That small blessing now meant she was sitting in this dungeon waiting for when the Inimicus would hand her over to their heretic.

It wasn’t her place to question. But she did. Even her faith was mediocre.

Her head throbbed, and she could feel dried blood caked into her hair near the knot on the back of her head.

She’d have been blessed more if that hit had just killed her and put her out of her misery. But there was a reason she was still alive.

For however much longer that was.

She wasn’t sure how long she sat there with her hands clasped, lips softly moving through Hagne’s prayers, but at some point the light shifted. She blearily looked up to see Inimicus and their light runes coming to a stop in front of her cell.

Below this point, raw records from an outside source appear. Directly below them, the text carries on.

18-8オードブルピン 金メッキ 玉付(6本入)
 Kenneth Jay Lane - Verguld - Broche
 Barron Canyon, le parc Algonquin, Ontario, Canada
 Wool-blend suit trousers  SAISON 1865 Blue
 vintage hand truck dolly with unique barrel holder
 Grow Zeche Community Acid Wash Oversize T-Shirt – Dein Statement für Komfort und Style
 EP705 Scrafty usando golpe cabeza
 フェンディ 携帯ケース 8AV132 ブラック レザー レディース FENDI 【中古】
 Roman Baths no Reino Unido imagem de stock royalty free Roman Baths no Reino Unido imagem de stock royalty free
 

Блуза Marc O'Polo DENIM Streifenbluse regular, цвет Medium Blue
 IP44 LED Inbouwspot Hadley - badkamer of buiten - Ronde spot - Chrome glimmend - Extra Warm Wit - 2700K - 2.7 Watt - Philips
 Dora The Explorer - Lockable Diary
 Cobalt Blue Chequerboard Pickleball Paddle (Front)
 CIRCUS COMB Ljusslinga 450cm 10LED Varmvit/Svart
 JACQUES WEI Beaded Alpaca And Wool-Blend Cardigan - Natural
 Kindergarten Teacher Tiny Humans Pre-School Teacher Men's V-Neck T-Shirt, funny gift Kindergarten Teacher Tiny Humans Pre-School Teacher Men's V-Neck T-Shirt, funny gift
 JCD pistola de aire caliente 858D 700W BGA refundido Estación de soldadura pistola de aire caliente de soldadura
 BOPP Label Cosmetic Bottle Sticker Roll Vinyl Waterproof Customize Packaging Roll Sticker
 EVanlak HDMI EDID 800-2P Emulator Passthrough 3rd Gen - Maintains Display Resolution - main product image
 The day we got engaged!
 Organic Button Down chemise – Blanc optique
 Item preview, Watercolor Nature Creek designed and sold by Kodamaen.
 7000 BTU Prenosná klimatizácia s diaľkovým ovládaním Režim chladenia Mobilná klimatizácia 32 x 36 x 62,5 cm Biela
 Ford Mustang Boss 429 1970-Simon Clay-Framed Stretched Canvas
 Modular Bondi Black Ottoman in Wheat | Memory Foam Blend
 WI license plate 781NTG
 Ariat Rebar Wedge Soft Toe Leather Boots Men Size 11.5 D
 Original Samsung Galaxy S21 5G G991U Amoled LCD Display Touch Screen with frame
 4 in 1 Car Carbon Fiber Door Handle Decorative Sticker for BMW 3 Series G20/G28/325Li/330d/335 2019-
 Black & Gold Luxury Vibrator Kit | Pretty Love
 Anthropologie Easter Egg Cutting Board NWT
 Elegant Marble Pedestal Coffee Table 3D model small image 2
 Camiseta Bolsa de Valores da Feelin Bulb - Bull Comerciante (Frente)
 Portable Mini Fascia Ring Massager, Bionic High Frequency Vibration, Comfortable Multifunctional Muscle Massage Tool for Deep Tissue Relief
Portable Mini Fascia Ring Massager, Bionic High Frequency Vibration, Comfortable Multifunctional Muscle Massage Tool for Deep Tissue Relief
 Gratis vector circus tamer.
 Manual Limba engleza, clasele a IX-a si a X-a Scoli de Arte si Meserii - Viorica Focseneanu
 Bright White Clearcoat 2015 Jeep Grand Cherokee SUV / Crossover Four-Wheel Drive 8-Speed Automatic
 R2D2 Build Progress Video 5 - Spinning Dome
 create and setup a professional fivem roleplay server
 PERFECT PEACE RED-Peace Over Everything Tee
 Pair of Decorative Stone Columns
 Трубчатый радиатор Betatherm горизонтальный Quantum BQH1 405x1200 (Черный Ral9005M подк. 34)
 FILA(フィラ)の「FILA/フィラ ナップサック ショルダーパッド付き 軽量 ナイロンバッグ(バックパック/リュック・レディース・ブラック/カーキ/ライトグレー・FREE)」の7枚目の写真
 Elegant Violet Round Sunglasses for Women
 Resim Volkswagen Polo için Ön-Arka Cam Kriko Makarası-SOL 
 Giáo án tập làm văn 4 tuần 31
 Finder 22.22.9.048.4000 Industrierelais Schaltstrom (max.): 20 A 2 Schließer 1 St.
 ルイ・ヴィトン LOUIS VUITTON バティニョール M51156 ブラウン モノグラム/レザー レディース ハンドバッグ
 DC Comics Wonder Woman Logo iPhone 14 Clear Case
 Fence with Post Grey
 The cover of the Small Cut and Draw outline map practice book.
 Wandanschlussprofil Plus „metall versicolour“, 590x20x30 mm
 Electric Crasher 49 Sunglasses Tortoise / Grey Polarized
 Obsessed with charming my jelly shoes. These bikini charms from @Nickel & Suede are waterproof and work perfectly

For a moment in the poor light, the light hair and green eyes almost had his name on her lips.

But then he gestured for the doors to open and she saw his face more clearly. His hair wasn’t blond, and he was dressed in black. It wasn’t Gavril. It was Prince Nikias.

Maybe it was better it was Nikias. He probably didn’t know her language, so he couldn’t try to deceive her.

“Up.”

An older looking Inimicus had spoken in her tongue. One of their learned mages, she imagined. Probably one of the few who did speak it—that also wasn’t Gavril.

Two of the Inimicus opened her cell and stepped inside.

She did not get up.

“Soldier. Up.” The older Inimicus barked again.

She kept her hands clasped and stayed on the ground.

Nikias muttered something, “—contumax lupa—drag her—must.”

The two Inimicus in her cell unlocked her chains around her ankles. Marcella just bowed her head and continued reciting Hagne’s Prayer Thirty-Three.

“—skin as impenetrable as rock and my heart as solid as iron, keep me steadfast when the tides rise—”

“—saying?” Prince Nikias twitched at her voice but just turned to ask the older man.

“—Sordes—fruitless—waste of energy—fond of it—most of the Sordes we capture—”

The men grabbed her by her arms and hauled her up, but she was dead weight in their arms. Her legs dragged on the ground as she kept her hands clasped and kept moving through her prayer. The more she prayed, the more Nikias twitched every time her voice left her mouth.

“—stop—”

The man barked in her language, “Soldier. Cease.”

She ignored him and continued praying softly, “—light reach me in even the darkest of—”

The Inimicus dragged her out of her cell and into the hall. Then her head was rattling once again and she gasped for air, losing her words for a moment. But she saw Nikias give the Inimicus who’d cuffed her on the head a nod as they set off, hauling her away.

When she was able to string two words together in a thought, she resumed her praying, this time just moving her lips silently as they hauled her dead weight through the hallway.

After turning right, quite a bit of winding and going up a staircase, they finally shoved Marcella into a room that had her blood running cold and the speed of her prayer increasing. There was a tall table in the middle of the room. A woman was in the room already, bustling about the other counters and tables on the edges of the room. She wore a trimming on her clothes that Marcella had seen before on only one other Inimicus. She was a heretic.

Books were strewn about, notes in their language she presumed, as well as instruments made of metal the likes of which she’d only imagined before in her nightmares from the horror stories. The reality was so much worse.

No one survived this room so no one could give an accurate account.